Manter arma de fogo em sua residência pode ser crime.
Nélio Silveira Dias Júnior
É obrigatório o registro de arma de fogo no órgão competente (Lei 10.826/2003, art. 3º).
A arma de fogo, não sendo para uso esportivo nem de uso restrito, deve ser registrada na Polícia Federal, devendo o seu proprietário declarar a efetiva necessidade e comprovar a idoneidade (com certidões negativas de antecedentes criminais), a ocupação lícita e a residência certa, assim como a capacidade técnica e a aptidão psicológica.
Uma vez registrada a arma de fogo e expedido o respectivo certificado, terá direito o seu proprietário de possui-la, mantendo-a exclusivamente no interior de sua residência ou domicílio, ou dependência desses, ou, ainda, no seu local de trabalho, desde que seja ele o titular ou o responsável legal pelo estabelecimento ou empresa (Lei 10.826/2003, art. 5º).
Sem isso, aquele que possua ou mantenha sob sua guarda arma de fogo, acessório ou munição, de uso permitido, em sua casa ou no seu trabalho, comete o crime de posse irregular de arma de fogo, previsto no art. 12, da Lei nº 10.826/2003, com pena de detenção de 1 a 3 anos e multa.
Portar arma de fogo fora da residência ou do local de trabalho, ainda que o proprietário tenha o certificado de registro, é crime de porte ilegal de arma de fogo, previsto no art. 14 da Lei nº 10.826/2003, com pena de 2 a 4 anos, e multa.
Com relação à posse irregular de arma de fogo, tem-se que para a caracterização do crime é necessário que a arma esteja em pleno funcionamento. Se a arma estiver inutilizada, sem a menor possibilidade de efetuar disparos, não haverá crime.
Arma totalmente inapta a disparar não é arma, caracterizando-se a hipótese de crime impossível pela ineficácia absoluta do meio (art. 17, CP).[1]

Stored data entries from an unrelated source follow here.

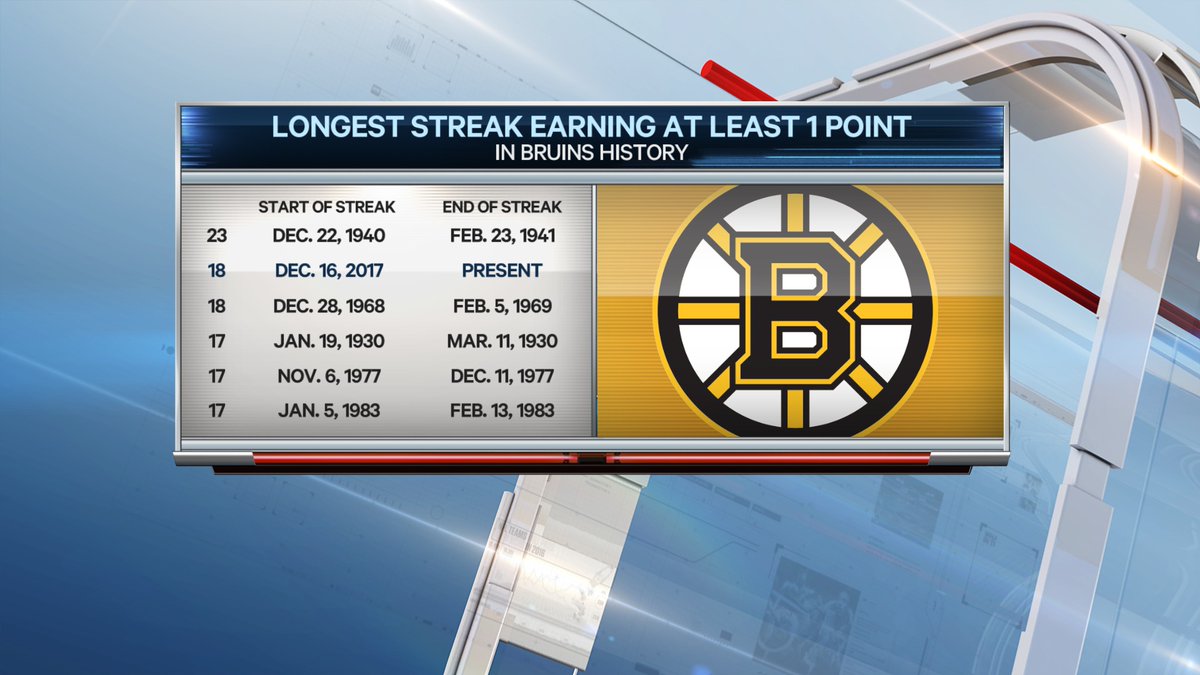 LONGEST STREAK EARNING AT LEAST 1 POINT
IN BRUINS HISTORY

| | START OF STREAK | END OF STREAK |
|---|---|---|
| 23 | DEC. 22, 1940 | FEB. 23, 1941 |
| 18 | DEC. 16, 2017 | PRESENT |
| 18 | DEC. 28, 1968 | FEB. 5, 1969 |
| 17 | JAN. 19, 1930 | MAR. 11, 1930 |
| 17 | NOV. 6, 1977 | DEC. 11, 1977 |
| 17 | JAN. 5, 1983 | FEB. 13, 1983 |

B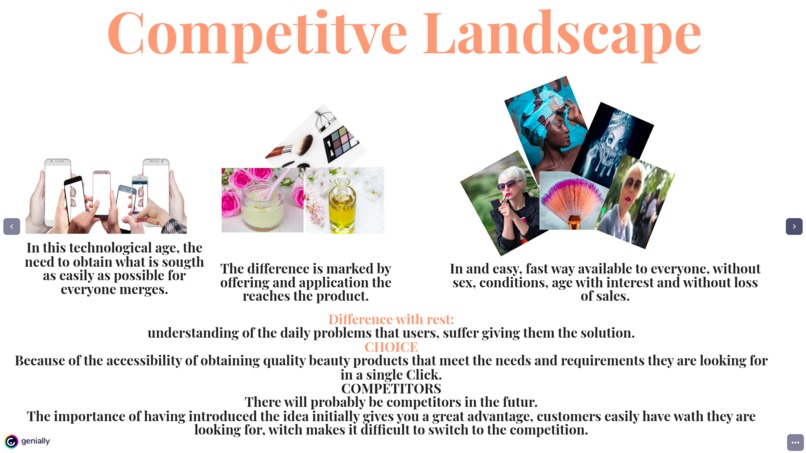 Competitve Landscape

In this technological age, the need to obtain what is sougth as easily as possible for everyone merges.

The difference is marked by offering and application the reaches the product.

In and easy, fast way available to everyone, without sex, conditions, age with interest and without loss of sales.

Difference with rest:
understanding of the daily problems that users, suffer giving them the solution.
CHOICE
Because of the accessibility of obtaining quality beauty products that meet the needs and requirements they are looking for in a single Click.
COMPETITORS
There will probably be competitors in the futur.
The importance of having introduced the idea initially gives you a great advantage, customers easily have wath they are looking for, witch makes it difficult to switch to the competition.

genially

Essa é a orientação do Superior Tribunal de Justiça: na hipótese que for demonstrada, por laudo pericial, a total ineficácia da arma de fogo (inapta a disparar), deve ser reconhecida a atipicidade da conduta perpetrada, diante da ausência de afetação do bem jurídico incolumidade pública, tratando-se de crime impossível pela ineficácia absoluta do meio.[2]
Nesse caso, a perícia não é uma condição de procedibilidade da ação penal, considerando que para caracterização do crime previsto no art. 12 da Lei 10.826/03, por ser de perigo abstrato e de mera conduta, e por colocar em risco a incolumidade pública, basta a prática do núcleo do tipo penal. Mas, é condição para condenação pela prática do delito.
Há quem entenda, como o penalista Fernando Capez, que se a arma for totalmente inapta a efetuar disparos será considerada obsoleta, não havendo que se falar em registro, e, por conseguinte, em violação à norma do art. 12 da Lei nº 10.826/2003.[3]
Assim, para esse penalista, a realização de prova pericial é imprescindível para aferir a potencialidade lesiva. Sem a perícia, não será tecnicamente possível saber se era ou não arma de fogo.
Por outro lado, quem tem arma de fogo em casa, sem condições de funcionamento eficaz e de evidente constatação, servindo para decorar a residência, com valor histórico e social, não tem necessidade de registrá-la, de acordo com o art. 14 do Decreto nº. 5.123/2004, em que pese o disposto no seu art. 2º, §1º, inciso V, e, por conseguinte, não comete crime.
Todavia, essa hipótese não se equipara aquele que coleciona arma de fogo (em funcionamento), mesmo que antiga, posto que, em se tratando de colecionador, é sua a obrigação de registrar a arma no Comando do Exército (Lei nº 10.826/2003, art. 24).
De qualquer forma, sendo evidente a inexistência do crime, no caso de arma considerada obsoleta, verdadeira relíquia de família, não poderá ser instaurada a persecução penal, em face da atipicidade da conduta.
[1] CAPEZ, Fernando. Estatuto do desarmamento: comentários à Lei n. 10.826/2003. 4. ed. São Paulo: Saraiva, 2006, pág. 71.
[2] STJ – AREsp 923.594/ES, Rel. Ministro Sebastião Reis Júnior, 6ª Turma, DJe 08/06/2017.